On a beautiful morning, November 15, 1935, I left my house in Pasay by the shores of the Bay of Manila and rode with military escorts through streets decorated with American and Filipino flags, under artistic and symbolic arches, to the legislative building where the inaugural ceremonies were to take place. Hundreds of thousands of people had come to Manila from far and wide to witness the elevation to the highest office in the land of the first Filipino who would occupy the seat of power, for centuries past occupied by Spaniards and by Americans. On a grandstand built for the occasion were the highest officials of the Government of the United States, save only the President himself, and all the high dignitaries of the Government of the Philippines including the Chief Justice and members of the Supreme Court, the Secretaries of Departments, and the newly elected members of the National Assembly. There were also present my Military Adviser, General MacArthur, the Commanding General of the Philippine Department with his staff, and the Commander of the Cavite Naval Station accompanied by other ranking officials of the United States Navy. The last to enter the grandstand were Secretary Dern as representative of the President of the United States, Governor-General Murphy, and I. Secretary Dern read a message from President Roosevelt to the Filipino people and the president proclamation declaring officially the establishment of the Government of the Commonwealth. Governor-General Murphy read his farewell address as Governor- General, after which I took the oath of office before Chief Justice Ramon Avanceña of the Supreme Court of the Philippines and then delivered my inaugural address.

From the grandstand, I went through streets crowded with people acclaiming their first President, on to the Palace of Malacañan, the great mansion on the bank of the Pasig River which had been the seat of power of foreign rulers for many decades past. As I stepped out of the presidential car and walked over the marble floor of the entrance hall, and up the wide stairway, I remembered the legend of the mother of Rizal, the great Filipino martyr and hero, who went up those stairs on her knees to seek executive clemency from the cruel Spanish Governor-General Polavieja, that would save her son’s life. This story had something to do with my reluctance to believe that capital punishment should ever be carried out. As a matter of fact, during my presidency, no man ever went to the electric chair. At the last moment I always stayed the hand of the executioner.

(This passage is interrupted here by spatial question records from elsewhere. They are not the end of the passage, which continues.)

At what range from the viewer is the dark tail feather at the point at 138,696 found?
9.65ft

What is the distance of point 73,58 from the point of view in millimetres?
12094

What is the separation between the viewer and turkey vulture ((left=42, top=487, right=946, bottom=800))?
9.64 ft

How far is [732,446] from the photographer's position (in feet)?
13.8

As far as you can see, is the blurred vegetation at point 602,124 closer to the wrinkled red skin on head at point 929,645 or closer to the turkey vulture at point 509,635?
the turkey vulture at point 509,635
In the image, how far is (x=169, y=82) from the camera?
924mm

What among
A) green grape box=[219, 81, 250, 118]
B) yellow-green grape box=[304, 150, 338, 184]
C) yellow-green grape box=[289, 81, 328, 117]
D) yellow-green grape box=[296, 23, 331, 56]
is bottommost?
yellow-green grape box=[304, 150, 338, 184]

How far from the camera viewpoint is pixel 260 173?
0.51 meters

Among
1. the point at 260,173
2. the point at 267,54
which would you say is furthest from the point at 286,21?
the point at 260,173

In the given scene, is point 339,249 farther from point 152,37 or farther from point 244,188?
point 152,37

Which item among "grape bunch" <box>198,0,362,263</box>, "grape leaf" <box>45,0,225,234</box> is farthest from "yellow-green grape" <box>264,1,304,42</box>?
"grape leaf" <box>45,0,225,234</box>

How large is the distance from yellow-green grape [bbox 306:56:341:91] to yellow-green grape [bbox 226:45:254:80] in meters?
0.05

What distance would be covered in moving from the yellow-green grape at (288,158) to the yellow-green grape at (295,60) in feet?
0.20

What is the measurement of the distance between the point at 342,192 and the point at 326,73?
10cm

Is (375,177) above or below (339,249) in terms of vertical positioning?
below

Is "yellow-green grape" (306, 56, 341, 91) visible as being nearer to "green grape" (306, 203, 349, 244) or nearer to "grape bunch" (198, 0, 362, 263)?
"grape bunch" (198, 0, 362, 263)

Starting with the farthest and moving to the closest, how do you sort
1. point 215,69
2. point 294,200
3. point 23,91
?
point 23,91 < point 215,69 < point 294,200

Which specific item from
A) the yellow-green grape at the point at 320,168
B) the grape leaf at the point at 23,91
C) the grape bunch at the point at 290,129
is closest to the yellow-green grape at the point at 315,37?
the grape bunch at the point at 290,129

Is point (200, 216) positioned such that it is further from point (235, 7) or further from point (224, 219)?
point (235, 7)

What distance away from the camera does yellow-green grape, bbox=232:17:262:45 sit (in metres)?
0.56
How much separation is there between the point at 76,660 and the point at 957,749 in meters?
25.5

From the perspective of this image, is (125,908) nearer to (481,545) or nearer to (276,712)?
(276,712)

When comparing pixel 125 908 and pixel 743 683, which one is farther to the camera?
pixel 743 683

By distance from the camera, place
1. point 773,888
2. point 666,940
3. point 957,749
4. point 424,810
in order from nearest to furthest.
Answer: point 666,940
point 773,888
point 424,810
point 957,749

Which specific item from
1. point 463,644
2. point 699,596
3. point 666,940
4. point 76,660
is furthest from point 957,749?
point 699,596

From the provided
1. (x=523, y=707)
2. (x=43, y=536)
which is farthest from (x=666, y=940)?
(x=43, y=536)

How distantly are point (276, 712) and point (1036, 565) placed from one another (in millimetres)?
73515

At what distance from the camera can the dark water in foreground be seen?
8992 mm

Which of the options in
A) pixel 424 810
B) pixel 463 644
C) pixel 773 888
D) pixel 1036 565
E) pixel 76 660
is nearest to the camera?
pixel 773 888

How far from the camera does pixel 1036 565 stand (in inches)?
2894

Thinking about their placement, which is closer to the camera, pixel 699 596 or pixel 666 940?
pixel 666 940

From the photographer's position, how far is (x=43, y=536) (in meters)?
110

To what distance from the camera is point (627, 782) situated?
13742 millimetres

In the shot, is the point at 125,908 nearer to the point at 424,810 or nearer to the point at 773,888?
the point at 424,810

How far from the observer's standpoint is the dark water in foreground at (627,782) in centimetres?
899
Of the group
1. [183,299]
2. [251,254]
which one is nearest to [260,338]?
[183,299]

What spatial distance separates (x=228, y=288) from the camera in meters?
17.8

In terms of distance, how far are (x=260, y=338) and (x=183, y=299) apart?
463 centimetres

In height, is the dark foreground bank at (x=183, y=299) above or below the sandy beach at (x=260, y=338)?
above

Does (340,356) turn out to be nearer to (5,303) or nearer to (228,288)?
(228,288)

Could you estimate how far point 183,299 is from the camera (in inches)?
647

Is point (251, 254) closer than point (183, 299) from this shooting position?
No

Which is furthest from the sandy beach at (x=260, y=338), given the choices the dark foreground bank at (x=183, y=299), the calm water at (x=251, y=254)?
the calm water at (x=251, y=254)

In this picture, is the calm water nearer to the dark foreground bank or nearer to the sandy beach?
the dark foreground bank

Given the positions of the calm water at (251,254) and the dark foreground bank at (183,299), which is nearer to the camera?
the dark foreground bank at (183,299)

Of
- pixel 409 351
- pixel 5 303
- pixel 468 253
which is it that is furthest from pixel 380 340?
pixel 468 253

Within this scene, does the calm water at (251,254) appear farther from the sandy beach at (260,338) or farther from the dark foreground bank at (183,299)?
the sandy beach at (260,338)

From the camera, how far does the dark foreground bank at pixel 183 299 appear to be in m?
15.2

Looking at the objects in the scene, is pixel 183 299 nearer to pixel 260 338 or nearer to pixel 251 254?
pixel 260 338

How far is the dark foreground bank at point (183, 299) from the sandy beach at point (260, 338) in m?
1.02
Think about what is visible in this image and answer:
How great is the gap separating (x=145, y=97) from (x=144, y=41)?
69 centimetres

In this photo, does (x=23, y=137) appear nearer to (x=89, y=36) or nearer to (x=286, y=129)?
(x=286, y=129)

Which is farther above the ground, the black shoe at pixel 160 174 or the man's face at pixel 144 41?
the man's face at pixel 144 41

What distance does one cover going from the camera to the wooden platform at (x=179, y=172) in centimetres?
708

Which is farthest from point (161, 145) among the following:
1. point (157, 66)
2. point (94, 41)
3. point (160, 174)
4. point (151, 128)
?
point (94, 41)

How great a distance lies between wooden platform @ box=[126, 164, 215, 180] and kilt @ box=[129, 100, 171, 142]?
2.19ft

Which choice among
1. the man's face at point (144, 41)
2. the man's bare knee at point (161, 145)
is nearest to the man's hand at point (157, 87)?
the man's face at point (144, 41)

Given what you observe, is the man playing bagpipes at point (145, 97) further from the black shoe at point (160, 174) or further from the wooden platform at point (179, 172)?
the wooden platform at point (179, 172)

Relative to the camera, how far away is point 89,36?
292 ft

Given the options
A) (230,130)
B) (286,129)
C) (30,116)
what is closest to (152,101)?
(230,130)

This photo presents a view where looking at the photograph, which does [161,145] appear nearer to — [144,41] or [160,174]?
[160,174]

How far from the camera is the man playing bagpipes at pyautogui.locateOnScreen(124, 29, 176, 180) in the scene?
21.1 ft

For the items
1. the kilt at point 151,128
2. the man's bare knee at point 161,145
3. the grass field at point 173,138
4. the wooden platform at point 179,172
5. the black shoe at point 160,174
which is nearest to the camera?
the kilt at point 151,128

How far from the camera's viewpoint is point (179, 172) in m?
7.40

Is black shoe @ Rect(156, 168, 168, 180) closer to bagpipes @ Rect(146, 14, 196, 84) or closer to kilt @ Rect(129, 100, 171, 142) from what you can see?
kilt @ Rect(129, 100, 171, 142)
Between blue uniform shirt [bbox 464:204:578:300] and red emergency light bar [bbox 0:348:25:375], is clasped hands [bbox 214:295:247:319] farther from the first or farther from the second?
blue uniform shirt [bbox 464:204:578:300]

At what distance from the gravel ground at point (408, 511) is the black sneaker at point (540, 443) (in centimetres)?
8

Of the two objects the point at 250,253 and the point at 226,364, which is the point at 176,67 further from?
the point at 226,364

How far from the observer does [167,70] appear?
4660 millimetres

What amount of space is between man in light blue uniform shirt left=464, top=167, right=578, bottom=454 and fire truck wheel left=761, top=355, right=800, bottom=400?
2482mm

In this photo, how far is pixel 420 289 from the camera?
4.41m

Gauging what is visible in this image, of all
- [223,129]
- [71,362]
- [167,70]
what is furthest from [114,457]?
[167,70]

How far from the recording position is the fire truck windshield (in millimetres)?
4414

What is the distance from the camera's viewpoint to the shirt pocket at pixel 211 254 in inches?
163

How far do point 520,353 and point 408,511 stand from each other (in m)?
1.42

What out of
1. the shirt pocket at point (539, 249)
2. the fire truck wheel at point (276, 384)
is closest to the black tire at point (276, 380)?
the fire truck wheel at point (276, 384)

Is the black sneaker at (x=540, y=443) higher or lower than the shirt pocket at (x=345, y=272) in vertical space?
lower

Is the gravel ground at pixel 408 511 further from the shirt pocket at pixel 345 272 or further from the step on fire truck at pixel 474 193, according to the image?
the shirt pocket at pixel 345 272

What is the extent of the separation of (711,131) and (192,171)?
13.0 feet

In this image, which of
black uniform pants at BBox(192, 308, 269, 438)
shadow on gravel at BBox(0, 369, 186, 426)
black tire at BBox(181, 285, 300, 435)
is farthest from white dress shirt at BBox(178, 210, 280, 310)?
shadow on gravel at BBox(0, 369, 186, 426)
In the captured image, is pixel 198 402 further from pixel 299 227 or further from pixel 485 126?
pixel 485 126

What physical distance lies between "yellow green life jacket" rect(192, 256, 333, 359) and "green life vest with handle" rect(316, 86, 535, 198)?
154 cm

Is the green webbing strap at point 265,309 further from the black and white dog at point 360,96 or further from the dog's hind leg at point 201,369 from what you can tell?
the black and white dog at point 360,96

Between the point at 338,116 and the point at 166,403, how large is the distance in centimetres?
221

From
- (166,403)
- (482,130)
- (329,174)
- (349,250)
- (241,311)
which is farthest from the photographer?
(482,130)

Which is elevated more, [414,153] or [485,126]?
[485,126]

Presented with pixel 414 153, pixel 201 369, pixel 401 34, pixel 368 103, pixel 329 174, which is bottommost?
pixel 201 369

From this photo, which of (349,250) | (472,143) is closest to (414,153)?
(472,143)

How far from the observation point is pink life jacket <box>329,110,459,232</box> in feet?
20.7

From the top of the stairs, turning to the right, one saw the very large reception hall, at the end of which on either side of the hall and fronting each other, there were two rooms which reminded me of my first visit to the palace in 1 901 .

In the room on the right side of the hall, there stood at that time General Arthur MacArthur, then Military Governor of the Philippines, and on the left, there was the room where Aguinaldo was kept as prisoner of war. The first thought which came to me was that I had been right in placing my faith in America, for by cooperating with her my people had won their local autonomy and were on the road to complete independence.

These thoughts were suddenly interrupted by my aide-de- camp who informed me that in the executive office there were waiting for me the general who was Chief of the Constabulary, and the provincial governors of Tayabas and Laguna, whom I had summoned to my first official conference.

The night of the inauguration there was a reception and ball in Malacañan Palace in honor of the American officials, Secretary Dern, Vice-President Garner, the Speaker of the House of Representatives, and the Senators and Congressmen who constituted the Congressional Delegation. That same night, from every home in the Philippines, whether of the poor or of the rich, a prayer went to heaven for the continued greatness of America and the future safety of the Philippines.